As it aired, The Return delivered a weekly viewing that watched like nothing else, before it or since, producing more of an experience than just television, "Beautiful, Grandiose, Cryptic, and Punishingly Tedious: That's Why 'Twin Peaks: The Return' is So Beguiling". For those who followed the weekly installments of the miniseries on Showtime, there was an ebullient assembly of critical interpretation, enhancement and viewing aids, documented by Criterion via their ongoing "Twin Peaks Returns" column. Expertly insightful weekly recaps could be found on Mubi, The New York Times (concluding with a serving of weekly "donuts") and The Guardian, for those who were looking to delve deeper. Now nearly a decade since "David Lynch Returned to Twin Peaks", the miniseries remains a work to unlock and decode, offering up thematic and technical wonders to savor and rediscover.
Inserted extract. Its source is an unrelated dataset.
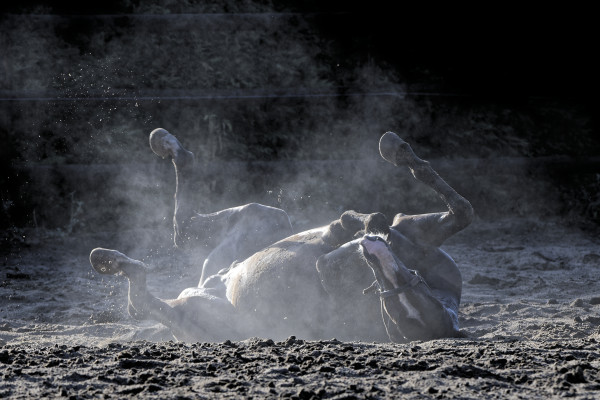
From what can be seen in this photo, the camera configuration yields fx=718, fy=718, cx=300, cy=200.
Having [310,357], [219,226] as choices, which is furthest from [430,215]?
[219,226]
These lasting qualities earned it the Best Film of the Decade status on the iconic cinephile publication, "Cahiers du Cinéma Named ‘Twin Peaks: The Return’ the Best Film of the Decade, TV Be Damned". This month, the theatrical presentation of this most cinematic of series will see screenings in Seattle, showing at The Beacon Cinema alongside The Grand Illusion Cinema programming the totality of the series in episodes at Northwest Film Forum and SIFF Cinema.